═══ Supplied information ═══
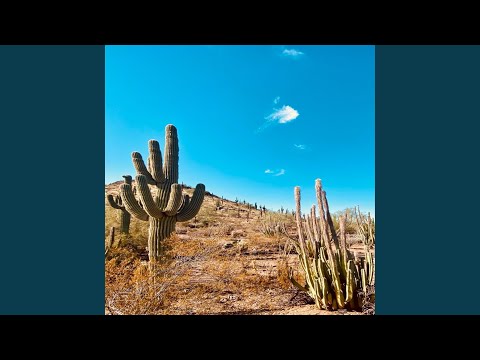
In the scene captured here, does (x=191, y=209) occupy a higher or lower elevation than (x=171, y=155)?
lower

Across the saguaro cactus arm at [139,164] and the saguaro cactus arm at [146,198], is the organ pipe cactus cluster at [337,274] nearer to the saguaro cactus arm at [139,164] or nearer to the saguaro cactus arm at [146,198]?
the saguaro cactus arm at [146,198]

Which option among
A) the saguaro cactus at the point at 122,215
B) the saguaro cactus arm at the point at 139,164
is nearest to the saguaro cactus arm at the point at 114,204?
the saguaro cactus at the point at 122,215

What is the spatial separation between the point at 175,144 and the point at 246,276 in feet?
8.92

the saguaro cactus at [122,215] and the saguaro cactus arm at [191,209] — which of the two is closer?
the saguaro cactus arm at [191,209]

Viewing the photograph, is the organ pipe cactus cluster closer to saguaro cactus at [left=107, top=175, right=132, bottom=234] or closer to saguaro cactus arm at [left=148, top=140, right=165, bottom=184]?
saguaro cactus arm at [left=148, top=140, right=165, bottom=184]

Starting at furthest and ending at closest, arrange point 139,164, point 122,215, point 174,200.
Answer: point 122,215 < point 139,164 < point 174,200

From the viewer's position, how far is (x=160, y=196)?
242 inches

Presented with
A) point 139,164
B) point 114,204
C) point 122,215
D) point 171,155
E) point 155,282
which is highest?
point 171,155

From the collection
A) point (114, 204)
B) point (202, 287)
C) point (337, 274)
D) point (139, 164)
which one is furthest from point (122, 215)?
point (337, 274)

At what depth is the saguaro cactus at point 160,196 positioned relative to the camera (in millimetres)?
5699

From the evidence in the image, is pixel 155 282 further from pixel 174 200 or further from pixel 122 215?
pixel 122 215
═══
═══ Supplied information ═══
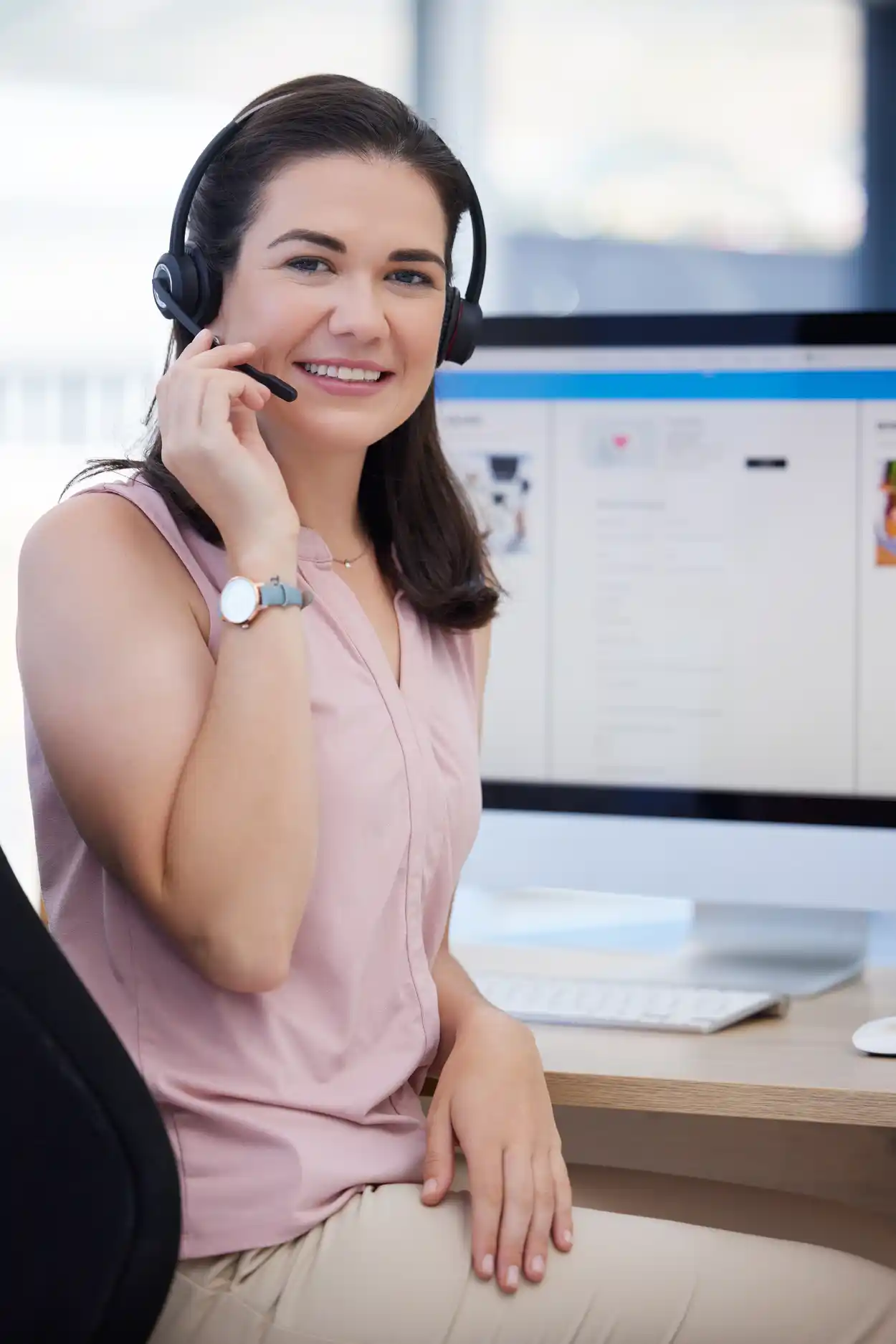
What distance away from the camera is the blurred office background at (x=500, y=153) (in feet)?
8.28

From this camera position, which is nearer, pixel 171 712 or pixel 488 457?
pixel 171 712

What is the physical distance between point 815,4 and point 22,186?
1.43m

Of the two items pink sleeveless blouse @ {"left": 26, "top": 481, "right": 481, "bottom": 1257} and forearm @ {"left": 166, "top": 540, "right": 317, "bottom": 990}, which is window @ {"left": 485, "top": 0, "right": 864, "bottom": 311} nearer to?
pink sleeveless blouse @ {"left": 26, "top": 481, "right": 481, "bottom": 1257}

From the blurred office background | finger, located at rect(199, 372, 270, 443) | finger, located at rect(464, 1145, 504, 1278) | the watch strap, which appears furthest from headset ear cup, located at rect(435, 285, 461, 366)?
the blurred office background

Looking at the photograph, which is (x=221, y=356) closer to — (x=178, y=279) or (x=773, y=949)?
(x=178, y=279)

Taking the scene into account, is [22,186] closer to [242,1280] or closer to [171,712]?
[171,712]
═══
(What this task involves)
How many lines of the records contain the string "cluster", with case counting? Give only the number.

(Solution to this exercise)
2